Ayrılma Kaygısının Belirtileri Nelerdir?
Ayrılma kaygısı Ankara; fiziksel, bedensel ve duygusal belirtilerle kendini gösterebilir. Genellikle davranışsal ve duygusal belirtiler ön plandadır. Ancak ayrılma anksiyetesini derinden yaşayan çocuklarda, duygu yükünün baskısıyla, fiziksel belirtiler de ortaya çıkabilir.
Ayrılık kaygısının davranışsal belirtileri:
- Anne veya babadan ayrılmak istememe
- Yalnız zaman geçirmemek
- Okula gitmek istememek, okula gitmemek için bahaneler uydurmak
- Anne baba ile uyumak
- Odaklanamama
- Ebeveynlere yapışıklık ve arkadaşlık kuramama
Ayrılık kaygısının fiziksel belirtileri:
- Karın ağrısı
- Ağlama krizleri
- Mide krampları
- Mide bulantısı ve kusma
- Titreme
- Bayılma
- Baş dönmesi
- Nefes daralması
Ayrılık kaygısının duygusal belirtileri:
- Gelişimsel anlamda yaşından küçük tavır ve tutum sergileme
- Hırçınlık
- Kurallara uymama
- Çekingenlik
- Başka bir yerde kalmak istememe
- Kaybolacağına ya da kaçırılacağına dair paranoyak düşünceler
Ayrılma Kaygısı Nasıl Tedavi Edilir?
Ayrılma kaygısının tedavisinde öncelikli olan anne baba ve çocuk arasındaki ilişkinin tedavi edilmesidir. Bu nedenle bu süreci çocuğa yönelik bir tedavi süreci gibi algılamamak gerekir. Ayrılma kaygısı her çocukta görülebilen bir durumdur. Ancak sorunlu ilişki tedavi edilmediği takdirde yetişkinlik döneminde yeni bağımlılıklara ve sosyal ilişkilerde sorunlara yol açabilir. Çocuk okul çağında yeterince verimli olamayabilir. Bu nedenle ayrılma kaygısında hem anne baba hem de çocuk psikoterapi sürecine dahil edilmelidir.

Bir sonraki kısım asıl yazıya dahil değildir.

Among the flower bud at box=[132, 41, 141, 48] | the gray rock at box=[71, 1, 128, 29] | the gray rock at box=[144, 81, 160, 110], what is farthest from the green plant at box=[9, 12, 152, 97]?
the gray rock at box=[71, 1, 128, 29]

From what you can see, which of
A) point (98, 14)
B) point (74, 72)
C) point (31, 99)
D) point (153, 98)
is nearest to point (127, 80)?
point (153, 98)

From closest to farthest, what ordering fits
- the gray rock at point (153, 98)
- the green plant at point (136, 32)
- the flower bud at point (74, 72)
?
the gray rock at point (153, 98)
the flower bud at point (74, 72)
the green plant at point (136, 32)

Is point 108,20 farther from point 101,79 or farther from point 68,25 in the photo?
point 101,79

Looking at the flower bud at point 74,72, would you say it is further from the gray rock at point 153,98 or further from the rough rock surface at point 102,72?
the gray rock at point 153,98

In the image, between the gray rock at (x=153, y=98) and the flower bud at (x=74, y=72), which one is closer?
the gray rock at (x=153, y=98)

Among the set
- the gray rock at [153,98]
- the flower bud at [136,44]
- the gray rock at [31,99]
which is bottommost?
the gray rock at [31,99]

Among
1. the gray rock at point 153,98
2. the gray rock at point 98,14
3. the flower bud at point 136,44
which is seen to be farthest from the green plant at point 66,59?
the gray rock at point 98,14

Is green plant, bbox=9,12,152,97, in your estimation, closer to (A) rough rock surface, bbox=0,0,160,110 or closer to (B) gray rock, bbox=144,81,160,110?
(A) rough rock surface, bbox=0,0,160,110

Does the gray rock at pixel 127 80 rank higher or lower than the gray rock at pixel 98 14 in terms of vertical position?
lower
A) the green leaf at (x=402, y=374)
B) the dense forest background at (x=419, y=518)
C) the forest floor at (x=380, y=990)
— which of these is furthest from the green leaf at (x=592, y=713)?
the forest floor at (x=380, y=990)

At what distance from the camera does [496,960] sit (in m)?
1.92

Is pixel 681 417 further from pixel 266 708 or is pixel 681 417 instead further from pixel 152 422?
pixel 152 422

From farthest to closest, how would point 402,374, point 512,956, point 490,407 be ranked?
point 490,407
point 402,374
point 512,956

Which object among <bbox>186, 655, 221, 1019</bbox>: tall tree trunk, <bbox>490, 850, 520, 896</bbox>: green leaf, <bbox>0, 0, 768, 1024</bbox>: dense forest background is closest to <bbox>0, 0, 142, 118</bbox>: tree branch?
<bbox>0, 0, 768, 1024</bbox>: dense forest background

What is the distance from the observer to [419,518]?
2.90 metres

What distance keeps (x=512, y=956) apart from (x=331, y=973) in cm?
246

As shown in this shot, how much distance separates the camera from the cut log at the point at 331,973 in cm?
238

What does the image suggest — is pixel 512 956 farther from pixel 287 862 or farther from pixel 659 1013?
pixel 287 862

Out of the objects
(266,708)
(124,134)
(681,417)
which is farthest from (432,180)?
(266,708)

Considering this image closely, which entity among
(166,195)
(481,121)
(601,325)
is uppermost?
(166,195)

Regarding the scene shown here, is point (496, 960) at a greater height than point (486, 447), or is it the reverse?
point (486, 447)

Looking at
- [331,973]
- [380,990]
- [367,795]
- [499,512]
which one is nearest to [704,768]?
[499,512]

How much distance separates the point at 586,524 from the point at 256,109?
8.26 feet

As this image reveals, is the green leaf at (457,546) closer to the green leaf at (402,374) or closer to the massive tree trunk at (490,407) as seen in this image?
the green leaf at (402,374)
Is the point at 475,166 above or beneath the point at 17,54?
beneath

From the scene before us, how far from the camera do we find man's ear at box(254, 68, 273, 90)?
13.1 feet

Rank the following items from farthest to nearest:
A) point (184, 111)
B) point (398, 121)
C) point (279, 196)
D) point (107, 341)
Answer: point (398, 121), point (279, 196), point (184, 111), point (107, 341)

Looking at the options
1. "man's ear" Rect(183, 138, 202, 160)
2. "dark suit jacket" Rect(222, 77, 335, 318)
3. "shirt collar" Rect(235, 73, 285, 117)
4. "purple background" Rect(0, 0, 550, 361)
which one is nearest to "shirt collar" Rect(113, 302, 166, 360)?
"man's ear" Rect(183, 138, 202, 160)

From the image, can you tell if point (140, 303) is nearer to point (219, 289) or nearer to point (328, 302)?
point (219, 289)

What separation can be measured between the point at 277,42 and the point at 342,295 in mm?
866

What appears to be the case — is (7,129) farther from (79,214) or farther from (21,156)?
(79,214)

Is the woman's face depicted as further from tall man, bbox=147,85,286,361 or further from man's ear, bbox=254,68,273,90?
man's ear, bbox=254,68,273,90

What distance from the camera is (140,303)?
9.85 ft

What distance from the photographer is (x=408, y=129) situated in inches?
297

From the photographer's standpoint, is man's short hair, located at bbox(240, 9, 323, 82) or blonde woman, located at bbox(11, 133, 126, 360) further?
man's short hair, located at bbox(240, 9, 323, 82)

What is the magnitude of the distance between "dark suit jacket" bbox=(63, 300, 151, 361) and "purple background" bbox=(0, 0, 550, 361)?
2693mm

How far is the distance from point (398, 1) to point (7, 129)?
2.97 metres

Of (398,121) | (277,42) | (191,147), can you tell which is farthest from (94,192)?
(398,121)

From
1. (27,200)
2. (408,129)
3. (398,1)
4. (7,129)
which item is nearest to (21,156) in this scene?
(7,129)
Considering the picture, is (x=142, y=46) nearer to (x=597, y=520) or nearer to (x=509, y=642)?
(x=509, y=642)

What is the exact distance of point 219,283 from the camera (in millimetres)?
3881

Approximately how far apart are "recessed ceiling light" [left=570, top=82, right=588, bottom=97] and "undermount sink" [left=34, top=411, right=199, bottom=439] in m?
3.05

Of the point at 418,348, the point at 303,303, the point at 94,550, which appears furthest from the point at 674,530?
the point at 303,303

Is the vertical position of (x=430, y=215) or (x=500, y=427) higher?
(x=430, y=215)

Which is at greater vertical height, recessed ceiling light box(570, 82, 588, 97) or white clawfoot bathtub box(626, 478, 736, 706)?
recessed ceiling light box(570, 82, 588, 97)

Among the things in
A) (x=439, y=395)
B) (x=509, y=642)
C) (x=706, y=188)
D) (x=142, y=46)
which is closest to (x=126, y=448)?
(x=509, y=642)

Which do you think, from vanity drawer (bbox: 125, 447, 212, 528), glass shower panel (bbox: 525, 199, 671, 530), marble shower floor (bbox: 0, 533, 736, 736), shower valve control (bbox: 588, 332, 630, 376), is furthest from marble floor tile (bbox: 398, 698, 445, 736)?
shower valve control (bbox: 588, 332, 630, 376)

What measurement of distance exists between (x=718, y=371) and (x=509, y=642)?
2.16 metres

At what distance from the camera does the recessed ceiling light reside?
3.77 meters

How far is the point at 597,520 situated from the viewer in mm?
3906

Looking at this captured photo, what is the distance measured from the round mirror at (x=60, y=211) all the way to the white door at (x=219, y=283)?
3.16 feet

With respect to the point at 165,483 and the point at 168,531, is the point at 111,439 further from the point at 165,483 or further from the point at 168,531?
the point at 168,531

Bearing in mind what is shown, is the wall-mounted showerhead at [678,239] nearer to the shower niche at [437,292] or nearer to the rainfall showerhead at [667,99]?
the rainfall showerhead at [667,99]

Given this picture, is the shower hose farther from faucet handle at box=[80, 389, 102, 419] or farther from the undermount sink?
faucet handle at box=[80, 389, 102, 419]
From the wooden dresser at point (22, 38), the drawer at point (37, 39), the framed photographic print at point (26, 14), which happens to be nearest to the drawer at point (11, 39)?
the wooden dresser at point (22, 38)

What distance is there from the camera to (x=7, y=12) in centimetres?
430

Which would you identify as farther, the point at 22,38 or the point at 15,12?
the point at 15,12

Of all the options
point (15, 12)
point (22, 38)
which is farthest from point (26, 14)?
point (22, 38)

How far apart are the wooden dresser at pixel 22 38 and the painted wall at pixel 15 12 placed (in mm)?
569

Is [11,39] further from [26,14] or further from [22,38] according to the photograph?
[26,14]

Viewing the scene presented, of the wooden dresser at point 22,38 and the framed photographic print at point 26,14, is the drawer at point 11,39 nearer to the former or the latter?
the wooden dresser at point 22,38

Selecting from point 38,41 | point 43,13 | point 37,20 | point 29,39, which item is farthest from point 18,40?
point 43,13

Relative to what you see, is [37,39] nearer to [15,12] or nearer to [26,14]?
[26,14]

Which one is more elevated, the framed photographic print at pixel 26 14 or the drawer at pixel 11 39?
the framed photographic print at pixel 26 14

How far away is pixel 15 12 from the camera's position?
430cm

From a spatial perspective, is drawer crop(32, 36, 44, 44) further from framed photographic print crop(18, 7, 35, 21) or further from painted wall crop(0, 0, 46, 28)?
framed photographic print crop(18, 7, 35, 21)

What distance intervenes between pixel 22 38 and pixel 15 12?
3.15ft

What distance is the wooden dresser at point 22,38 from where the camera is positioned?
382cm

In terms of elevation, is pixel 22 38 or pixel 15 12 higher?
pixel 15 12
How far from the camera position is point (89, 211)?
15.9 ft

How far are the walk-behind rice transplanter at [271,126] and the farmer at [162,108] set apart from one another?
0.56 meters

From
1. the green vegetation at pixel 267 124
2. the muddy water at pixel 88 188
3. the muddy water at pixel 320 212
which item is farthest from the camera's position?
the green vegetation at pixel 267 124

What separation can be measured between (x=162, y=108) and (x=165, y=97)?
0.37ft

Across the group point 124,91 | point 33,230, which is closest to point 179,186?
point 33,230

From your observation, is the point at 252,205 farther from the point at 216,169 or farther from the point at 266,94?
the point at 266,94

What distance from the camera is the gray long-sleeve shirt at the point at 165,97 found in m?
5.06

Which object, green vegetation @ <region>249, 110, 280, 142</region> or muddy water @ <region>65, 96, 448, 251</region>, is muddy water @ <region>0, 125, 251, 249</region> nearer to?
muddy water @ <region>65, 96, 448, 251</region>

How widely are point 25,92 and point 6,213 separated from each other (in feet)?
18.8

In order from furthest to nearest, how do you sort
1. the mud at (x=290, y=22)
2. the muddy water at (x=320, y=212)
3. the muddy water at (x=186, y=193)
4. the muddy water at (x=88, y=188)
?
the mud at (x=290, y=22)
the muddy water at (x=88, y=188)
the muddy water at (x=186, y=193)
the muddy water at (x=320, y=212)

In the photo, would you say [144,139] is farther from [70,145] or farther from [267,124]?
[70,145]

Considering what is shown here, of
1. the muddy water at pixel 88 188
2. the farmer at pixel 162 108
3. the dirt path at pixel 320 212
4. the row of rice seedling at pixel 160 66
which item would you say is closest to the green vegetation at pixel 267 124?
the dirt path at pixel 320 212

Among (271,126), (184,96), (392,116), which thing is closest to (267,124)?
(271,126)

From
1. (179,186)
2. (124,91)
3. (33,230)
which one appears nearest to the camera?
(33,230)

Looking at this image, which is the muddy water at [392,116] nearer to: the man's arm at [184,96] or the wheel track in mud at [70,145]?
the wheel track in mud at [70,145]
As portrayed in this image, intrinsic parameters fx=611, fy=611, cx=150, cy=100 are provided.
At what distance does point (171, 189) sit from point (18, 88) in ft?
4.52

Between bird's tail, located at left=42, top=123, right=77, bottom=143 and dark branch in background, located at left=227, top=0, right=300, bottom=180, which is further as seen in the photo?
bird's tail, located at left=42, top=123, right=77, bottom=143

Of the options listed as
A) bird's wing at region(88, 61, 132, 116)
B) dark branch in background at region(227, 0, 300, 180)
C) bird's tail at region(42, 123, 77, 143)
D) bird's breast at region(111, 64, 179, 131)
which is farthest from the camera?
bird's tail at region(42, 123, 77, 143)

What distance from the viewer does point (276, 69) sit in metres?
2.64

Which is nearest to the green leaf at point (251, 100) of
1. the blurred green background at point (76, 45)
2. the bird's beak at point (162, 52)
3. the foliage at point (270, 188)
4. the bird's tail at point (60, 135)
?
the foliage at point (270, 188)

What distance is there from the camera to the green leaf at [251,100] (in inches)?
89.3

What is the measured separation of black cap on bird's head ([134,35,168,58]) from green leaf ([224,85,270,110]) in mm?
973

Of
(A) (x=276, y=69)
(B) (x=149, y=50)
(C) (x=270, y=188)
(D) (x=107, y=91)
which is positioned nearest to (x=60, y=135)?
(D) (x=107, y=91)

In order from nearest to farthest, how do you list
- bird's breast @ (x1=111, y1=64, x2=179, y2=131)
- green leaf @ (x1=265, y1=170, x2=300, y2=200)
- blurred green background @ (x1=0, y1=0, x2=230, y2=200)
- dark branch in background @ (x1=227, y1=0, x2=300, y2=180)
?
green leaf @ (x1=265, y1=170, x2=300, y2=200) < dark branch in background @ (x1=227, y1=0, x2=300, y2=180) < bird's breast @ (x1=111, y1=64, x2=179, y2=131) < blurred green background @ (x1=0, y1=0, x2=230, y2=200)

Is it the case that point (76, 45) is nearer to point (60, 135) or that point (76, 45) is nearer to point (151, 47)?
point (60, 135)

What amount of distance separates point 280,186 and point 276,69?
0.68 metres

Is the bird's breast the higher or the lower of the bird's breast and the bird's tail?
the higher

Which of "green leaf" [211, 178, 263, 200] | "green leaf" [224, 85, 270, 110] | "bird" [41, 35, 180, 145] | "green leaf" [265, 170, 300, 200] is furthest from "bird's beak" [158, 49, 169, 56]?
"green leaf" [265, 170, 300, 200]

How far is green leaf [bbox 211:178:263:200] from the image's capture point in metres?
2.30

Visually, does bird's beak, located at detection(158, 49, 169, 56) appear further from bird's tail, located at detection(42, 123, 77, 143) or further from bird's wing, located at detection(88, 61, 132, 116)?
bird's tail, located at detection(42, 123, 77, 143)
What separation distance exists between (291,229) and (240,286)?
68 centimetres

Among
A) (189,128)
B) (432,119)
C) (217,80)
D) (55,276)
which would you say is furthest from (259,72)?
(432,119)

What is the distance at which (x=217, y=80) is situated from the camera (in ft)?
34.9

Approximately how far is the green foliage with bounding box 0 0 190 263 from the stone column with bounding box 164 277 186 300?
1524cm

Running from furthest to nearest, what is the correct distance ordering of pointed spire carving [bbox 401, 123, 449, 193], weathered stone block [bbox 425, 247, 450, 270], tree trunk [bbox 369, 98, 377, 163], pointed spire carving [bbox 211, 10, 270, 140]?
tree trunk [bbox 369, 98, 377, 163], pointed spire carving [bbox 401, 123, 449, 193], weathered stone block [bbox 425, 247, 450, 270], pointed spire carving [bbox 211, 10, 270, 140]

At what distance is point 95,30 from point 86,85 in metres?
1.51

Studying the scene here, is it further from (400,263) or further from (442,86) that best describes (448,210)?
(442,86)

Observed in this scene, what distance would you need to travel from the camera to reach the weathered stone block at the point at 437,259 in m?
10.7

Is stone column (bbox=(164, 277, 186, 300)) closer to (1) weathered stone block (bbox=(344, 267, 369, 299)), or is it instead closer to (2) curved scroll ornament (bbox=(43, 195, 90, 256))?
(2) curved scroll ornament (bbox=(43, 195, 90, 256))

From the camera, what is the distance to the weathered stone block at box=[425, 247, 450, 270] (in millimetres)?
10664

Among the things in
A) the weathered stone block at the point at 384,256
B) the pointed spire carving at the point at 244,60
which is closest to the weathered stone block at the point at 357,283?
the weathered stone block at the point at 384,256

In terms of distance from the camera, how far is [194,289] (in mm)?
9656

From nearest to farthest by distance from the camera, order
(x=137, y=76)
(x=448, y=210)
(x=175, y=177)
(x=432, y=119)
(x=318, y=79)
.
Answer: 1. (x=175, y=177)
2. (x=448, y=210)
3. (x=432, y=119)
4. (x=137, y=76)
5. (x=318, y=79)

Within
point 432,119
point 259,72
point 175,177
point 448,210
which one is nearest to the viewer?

Ayrılma kaygısının tedavisinde en etkili yöntem ise psikoterapidir. Oyun terapisi, bilişsel davranışçı gibi terapi yöntemleri ile çocuğun iç dünyasına ulaşılabilir. Ayrılma kaygısının tedavisinde amaç; çocuğun aile geçirdiği zamanı sağlıklı bir şekilde kısıtlamaktır. Çocuğa farklı bakış açıları kazandırmak ve kendi başına karar alabilmesini sağlamaktır. Sağlıklı ayrışma sürecinde, elbette sağlıklı aile ilişkisi de korunacaktır. Uzman bir psikolog, çocuğa kendi benlik algısını hatırlatırken aile ile olan sevgi bağının doğru zamanda, doğru şekilde aktarılması için de gerekli yönlendirmeleri yapacaktır.